Superada la barahúnda nacional motivada por el reajuste ministerial en grande escala y, en el caso personal del autor de estas líneas, su percance de salud, va siendo hora de volver a los temas sustanciales del país. Empezando por sus necesidades permanentes de pleno empleo y control efectivo de la inflación, este último ejercido con característico celo institucional por el Banco de la República.
El riesgo de tal compromiso es el de que en el ejercicio de esta función bifronte resulte premiado el aspecto estrictamente monetario a expensas del social y económico de la promoción de empleo. Así, es posible, teórica y prácticamente, pasar del auge desordenado a la recesión aflictiva, como ocurriera en el Brasil en medio de su caótica sucesión de males, políticos y económicos. O en Colombia, dentro del colapso del precio del petróleo y su efecto inicial de drástica devaluación y deterioro consiguiente del nivel de empleo, todavía sin asomos de recesión.
Por lo pronto, las cifras del Dane confirman el episodio inicial de la tendencia de carestía con desmedro embrionario de la cifra de desocupados. Es por lo menos la invitación fáctica a precaverse y montar guardia, no sea que en un futuro próximo otra adversidad esté acechando a la economía colombiana. Con tanta mayor razón, si no se ha pensado en procurar la estabilidad relativa del tipo de cambio, como parece aconsejable de conformidad con lo que se hiciera en el pasado para frenar la revaluación.
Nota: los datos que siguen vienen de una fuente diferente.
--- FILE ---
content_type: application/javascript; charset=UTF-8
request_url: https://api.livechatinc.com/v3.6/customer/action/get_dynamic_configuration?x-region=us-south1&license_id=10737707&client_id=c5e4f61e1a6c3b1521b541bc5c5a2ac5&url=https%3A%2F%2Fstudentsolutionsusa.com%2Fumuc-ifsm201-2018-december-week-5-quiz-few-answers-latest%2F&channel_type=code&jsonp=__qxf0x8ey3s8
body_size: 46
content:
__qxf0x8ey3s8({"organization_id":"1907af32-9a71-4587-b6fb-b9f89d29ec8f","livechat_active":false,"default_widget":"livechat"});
Habida cuenta, además, del azaroso déficit en la cuenta corriente de la balanza de pagos.
Al déficit fiscal se le ha prestado atención preferente a juzgar por la promoción de una reforma tributaria ad portas, encomendada a un grupo de expertos, conforme a las invitaciones y exigencias de varios organismos económicos internacionales y presumiblemente considerando los traumatismos de la desatinada anterior.
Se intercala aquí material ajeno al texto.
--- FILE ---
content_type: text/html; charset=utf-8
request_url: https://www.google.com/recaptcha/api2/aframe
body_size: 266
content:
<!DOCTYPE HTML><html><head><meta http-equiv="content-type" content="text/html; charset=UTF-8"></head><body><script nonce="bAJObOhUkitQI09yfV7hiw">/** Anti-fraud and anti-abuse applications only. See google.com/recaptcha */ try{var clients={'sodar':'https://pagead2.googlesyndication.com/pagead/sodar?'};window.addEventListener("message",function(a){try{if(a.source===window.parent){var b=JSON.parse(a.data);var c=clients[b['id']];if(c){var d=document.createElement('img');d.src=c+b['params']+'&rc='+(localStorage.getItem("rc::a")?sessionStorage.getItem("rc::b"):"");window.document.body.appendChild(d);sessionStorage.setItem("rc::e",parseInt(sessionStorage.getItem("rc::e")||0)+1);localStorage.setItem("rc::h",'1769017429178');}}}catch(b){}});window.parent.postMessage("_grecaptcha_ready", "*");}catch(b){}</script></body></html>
Obviamente, la traumática baja del precio del petróleo, hoy por hoy con mejoras sustanciales, no podía sino afectar las diversas expresiones de la vida colombiana y, con mayor razón, la estructura de los ingresos públicos a través de la tributación de las empresas que elaboran o comercializan sus productos o de cualquiera otra manera imponían su ritmo y transmitían signos de bonanza. Con el auge minero-energético volvió Colombia a su absoluta dependencia y olvidó la promoción de exportaciones.
La Hacienda Pública tampoco se preparó para su colapso, habiendo fiado su suerte a la de los hidrocarburos y, en general, a la industria extractiva de sus diversas materias primas (carbón, níquel, oro). Los déficits se hallaban a la vuelta de la esquina y habrían de marcar con su huella los diversos aspectos de su vida pública y privada.
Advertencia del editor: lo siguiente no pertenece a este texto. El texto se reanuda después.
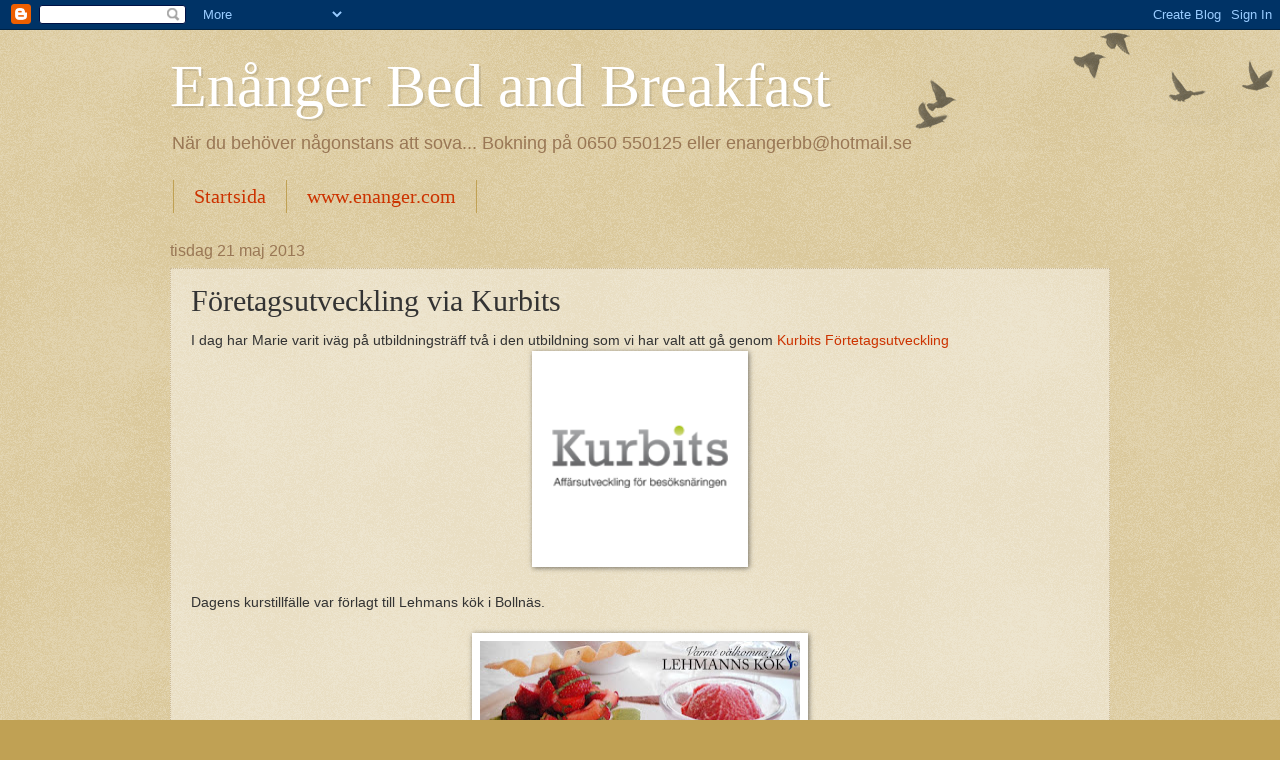

--- FILE ---
content_type: text/html; charset=utf-8
request_url: https://www.google.com/recaptcha/api2/aframe
body_size: 267
content:
<!DOCTYPE HTML><html><head><meta http-equiv="content-type" content="text/html; charset=UTF-8"></head><body><script nonce="uV2gdNDOyUCGQn0E4DEaUA">/** Anti-fraud and anti-abuse applications only. See google.com/recaptcha */ try{var clients={'sodar':'https://pagead2.googlesyndication.com/pagead/sodar?'};window.addEventListener("message",function(a){try{if(a.source===window.parent){var b=JSON.parse(a.data);var c=clients[b['id']];if(c){var d=document.createElement('img');d.src=c+b['params']+'&rc='+(localStorage.getItem("rc::a")?sessionStorage.getItem("rc::b"):"");window.document.body.appendChild(d);sessionStorage.setItem("rc::e",parseInt(sessionStorage.getItem("rc::e")||0)+1);localStorage.setItem("rc::h",'1768847133212');}}}catch(b){}});window.parent.postMessage("_grecaptcha_ready", "*");}catch(b){}</script></body></html>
Bien pronto habríamos de descender a la realidad de sus faltantes y saber de las recomendaciones de apretarse el cinturón. Aunque no tanto como para cegar las fuentes de sus disminuidas rentas y aniquilar sus manantiales. Sean oídas sus voces de templanza en el curso de las discusiones sobre la reforma del estatuto tributario que habrá de venir con nuevas exacciones y exigencias.
La reforma tributaria se ha erigido en tema obligado de cada año. Asimismo debiera ocurrir con la otra cara de la medalla, la de los gastos. En consecuencia, a la hora de definir cuál ha de ser el destino final de la nueva capacidad adquisitiva del erario, resuena la voz unánime en demanda de un requisito primordial: el de ¡austeridad!
Sea la ocasión de rendir conmovido homenaje a la memoria del exministro del ramo y académico en varias disciplinas Rodrigo Llorente Martínez, quien fuera hijo del legendario tesorero general de la Nación, don Hernando Llorente, y con sus propias luces honrara los despachos y encargos a los cuales se le llamó.